16 pantōs in any case: the dicolon following is likely, although the lower dot is dim. This might be a one-word comment, as at Menander’s Epitrepontes 238; but there is no sign of a dicolon at the end of line 15, although the paragraph indicates a change of speaker at some point in the line.
"Obviously" might be a one-word utterance (Alexis 177.6, as articulated by Meineke); or a one-word clause (Aristophanes, Wasps 442). Again there is no sign of a dicolon after it.
17 "What is it? Wait and restrain yourself at your leisure?" Cf. Menander, Samia 327. The traces before "yourself" most suggest sigma; but a small disturbance of the fibres may be enough to conceal the right-hand tip of the cross-bar of epsilon.
Below the beginning, damaged fibres; a paragraph may or may not have been written.
18 f. For example: "You were present" (cf. 15–16). "I observe the matter" (Samia 153–4), "I have it. / This is your work, / just now I learned." But there are two uncertainties about the punctuation. (i) After "matter," high ink has the right shape for an apostrophe, but another spot below remains unaccounted for: was it a middle stop? or might it be taken with the high ink to form a dicolon? (ii) What follows "I have" might be a stop, or a damaged dicolon.

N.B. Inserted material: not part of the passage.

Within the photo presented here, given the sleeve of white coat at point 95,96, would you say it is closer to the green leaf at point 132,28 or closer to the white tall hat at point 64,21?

The decipherment of the marginal note remains doubtful. We take the squiggle as an all-purpose abbreviation mark (as often in documents), we could interpret "to Kallian..., Kallianakti" attested names, though not in Comedy; then possibly "fight"? If this is a gloss, there must have been some equivalent in the text; yet the space and the sense leave little room for manoeuvre.